▸ **Fragmento del documento**
El ingreso domiciliario es una modalidad que existe en el programa del médico y la enfermera de la familia y se emplea en función de este problema de salud porque permite que en las instituciones hospitalarias, en vistas al incremento de casos, se puedan atender mejor a los pacientes con mediano y alto riesgo ante la enfermedad.

¿Cómo se da seguimiento a las personas en ingreso domiciliario?

El médico y la enfermera de la familia deben realizar el seguimiento diario a los ingresos en el hogar, pero como son muchos los casos se han organizado grupos de trabajo conformados por otros médicos, enfermeras, estomatólogos, tecnólogos, y demás personal de la salud, junto a estudiantes de Ciencias Médicas, para contribuir en la evaluación de los pacientes en las comunidades.

Dicha revisión tiene como objetivo la detección de cualquier signo de alarma que evidencie una complicación del padecimiento, y en caso de ocurrir alguna se remite al enfermo a una institución hospitalaria.

A su vez, el equipo básico de salud debe continuar cumpliendo sus tareas fundamentales de atención a la población, en especial a grupos priorizados como niños, embarazadas y adultos mayores.

¿Qué características debe tener una vivienda para ser apta para el ingreso domiciliario?

No puede existir un alto nivel de hacinamiento, pues el paciente tiene que mantener el distanciamiento con el resto de la familia.

A eso se suman no tener afectaciones con el agua o de otra índole que imposibiliten el cumplimiento de las medidas higiénico-sanitarias y del aislamiento físico.

En esto influye también un ambiente propicio, por lo cual se insiste en la convivencia con una familia no disfuncional que mantenga las disposiciones de seguridad requeridas.

¿Cómo se atenderán las necesidades de los confinados en sus casas?

Al existir un paciente con ingreso domiciliario en la vivienda quienes conviven con él constituyen contactos y también deben evitar su movilidad fuera del hogar, por tanto, se atenderán sus necesidades básicas de conjunto con las organizaciones de masas, del gobierno y otros factores de la comunidad.

¿Cómo avanza el proceso de inmunización anti-SARS-CoV-2?

Unos 20 municipios del país ya concluyeron la vacunación contra la COVID-19 a mayores de 19 años, se trata de los 15 territorios de La Habana, cuatro de Santiago de Cuba y el Municipio Especial Isla de la Juventud.

▸ **Datos de origen**
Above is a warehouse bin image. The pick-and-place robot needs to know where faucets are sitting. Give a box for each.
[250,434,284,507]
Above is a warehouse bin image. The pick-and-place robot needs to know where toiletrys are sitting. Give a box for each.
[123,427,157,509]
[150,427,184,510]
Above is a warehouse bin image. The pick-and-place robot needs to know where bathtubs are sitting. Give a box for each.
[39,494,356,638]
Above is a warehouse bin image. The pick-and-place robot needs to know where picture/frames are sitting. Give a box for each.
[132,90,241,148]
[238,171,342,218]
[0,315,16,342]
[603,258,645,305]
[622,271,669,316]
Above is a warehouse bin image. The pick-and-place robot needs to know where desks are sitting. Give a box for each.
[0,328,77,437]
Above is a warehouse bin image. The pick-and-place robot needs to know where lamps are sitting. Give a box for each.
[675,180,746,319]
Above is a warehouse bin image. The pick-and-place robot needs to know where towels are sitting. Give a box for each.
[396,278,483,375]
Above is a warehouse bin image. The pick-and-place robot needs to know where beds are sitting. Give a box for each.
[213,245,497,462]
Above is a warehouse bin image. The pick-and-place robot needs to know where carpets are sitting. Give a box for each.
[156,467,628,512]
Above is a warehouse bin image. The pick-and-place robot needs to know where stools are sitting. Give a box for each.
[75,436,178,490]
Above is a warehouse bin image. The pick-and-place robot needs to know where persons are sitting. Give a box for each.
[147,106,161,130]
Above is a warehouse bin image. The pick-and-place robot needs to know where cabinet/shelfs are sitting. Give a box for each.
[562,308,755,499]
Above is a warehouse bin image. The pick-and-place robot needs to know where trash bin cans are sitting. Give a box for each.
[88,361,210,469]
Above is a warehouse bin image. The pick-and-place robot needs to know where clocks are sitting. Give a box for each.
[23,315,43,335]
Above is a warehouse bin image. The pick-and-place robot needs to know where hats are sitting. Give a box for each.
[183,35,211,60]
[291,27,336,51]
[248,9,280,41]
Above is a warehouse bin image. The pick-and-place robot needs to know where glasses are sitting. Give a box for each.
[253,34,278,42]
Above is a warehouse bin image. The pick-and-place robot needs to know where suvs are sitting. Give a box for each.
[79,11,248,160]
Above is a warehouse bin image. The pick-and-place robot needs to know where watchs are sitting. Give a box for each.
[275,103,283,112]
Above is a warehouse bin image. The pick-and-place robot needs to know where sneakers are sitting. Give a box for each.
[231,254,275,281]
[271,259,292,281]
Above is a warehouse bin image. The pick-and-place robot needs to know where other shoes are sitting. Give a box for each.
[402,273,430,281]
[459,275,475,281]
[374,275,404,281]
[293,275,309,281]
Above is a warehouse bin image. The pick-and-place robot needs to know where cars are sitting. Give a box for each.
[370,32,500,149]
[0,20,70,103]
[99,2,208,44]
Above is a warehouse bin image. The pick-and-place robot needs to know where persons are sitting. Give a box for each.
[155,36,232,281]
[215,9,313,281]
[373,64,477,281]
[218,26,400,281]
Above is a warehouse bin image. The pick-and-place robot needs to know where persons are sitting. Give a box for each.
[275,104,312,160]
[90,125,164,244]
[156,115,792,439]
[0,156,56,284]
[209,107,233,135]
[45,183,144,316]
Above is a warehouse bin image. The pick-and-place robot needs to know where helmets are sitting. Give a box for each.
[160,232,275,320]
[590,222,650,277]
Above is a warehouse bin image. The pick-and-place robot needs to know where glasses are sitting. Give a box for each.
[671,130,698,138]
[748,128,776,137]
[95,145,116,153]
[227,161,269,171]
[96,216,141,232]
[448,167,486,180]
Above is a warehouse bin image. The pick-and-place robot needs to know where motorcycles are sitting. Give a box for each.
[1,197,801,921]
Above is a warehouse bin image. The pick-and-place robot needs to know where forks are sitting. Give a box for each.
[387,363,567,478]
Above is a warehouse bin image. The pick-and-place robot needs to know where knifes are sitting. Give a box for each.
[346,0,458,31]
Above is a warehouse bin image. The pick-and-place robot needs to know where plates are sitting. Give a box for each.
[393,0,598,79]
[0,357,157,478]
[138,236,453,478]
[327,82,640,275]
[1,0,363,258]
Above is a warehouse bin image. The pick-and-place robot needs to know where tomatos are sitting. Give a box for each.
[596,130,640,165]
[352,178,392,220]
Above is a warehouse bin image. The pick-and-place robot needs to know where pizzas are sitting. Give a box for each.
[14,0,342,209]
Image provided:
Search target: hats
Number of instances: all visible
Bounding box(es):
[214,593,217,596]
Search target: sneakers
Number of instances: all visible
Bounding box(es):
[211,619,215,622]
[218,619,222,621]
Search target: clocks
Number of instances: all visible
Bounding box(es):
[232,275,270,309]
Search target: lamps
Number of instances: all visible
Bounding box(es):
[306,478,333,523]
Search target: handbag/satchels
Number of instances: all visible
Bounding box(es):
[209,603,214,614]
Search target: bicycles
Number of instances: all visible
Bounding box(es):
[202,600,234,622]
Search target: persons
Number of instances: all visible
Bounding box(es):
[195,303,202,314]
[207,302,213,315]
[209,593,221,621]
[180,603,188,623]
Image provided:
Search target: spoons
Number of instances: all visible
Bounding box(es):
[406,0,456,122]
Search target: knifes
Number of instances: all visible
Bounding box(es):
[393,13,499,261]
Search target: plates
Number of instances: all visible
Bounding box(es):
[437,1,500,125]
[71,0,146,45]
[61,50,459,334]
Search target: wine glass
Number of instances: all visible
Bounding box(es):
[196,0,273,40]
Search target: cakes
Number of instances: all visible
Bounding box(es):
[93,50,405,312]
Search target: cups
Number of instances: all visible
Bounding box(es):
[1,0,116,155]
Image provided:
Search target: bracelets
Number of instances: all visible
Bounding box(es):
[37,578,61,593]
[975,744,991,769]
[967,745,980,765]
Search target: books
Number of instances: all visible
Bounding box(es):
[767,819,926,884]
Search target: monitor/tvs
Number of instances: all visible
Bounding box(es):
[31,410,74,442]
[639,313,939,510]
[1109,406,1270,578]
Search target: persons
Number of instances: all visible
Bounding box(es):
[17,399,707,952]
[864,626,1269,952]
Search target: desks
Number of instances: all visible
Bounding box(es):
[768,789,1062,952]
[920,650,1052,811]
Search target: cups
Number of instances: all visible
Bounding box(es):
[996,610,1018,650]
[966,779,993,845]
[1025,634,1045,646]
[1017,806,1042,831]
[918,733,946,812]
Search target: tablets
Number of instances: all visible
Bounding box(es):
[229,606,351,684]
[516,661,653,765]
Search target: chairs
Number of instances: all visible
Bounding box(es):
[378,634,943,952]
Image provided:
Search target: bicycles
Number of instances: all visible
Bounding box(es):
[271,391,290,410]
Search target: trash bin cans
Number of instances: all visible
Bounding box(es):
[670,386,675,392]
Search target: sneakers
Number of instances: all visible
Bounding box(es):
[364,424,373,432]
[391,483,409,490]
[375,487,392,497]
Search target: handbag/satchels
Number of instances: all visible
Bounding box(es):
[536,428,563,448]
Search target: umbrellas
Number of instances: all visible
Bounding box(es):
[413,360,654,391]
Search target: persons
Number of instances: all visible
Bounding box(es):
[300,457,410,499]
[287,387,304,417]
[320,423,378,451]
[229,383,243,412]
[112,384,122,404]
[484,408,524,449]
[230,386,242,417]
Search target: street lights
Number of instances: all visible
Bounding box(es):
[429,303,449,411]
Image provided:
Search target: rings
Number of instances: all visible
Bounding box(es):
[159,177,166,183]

▸ **Consigna 1**
Según el fragmento, ¿cuántos municipios del país ya concluyeron la vacunación contra la COVID-19 a mayores de 19 años?
▸ **Consigna 2**
Resume en una sola oración el párrafo del fragmento que comienza con «El médico y la enfermera de la familia deben realizar» y conserva sus datos principales.

▸ **Respuesta esperada 1**
Unos 20 municipios: los 15 de La Habana, cuatro de Santiago de Cuba y el Municipio Especial Isla de la Juventud.

▸ **Respuesta esperada 2**
El médico y la enfermera de la familia deben dar seguimiento diario a los ingresos en el hogar, pero, como los casos son muchos, se han organizado grupos de trabajo que contribuyen a evaluar a los pacientes en las comunidades, formados por otros médicos, enfermeras, estomatólogos, tecnólogos, demás personal de la salud y estudiantes de Ciencias Médicas.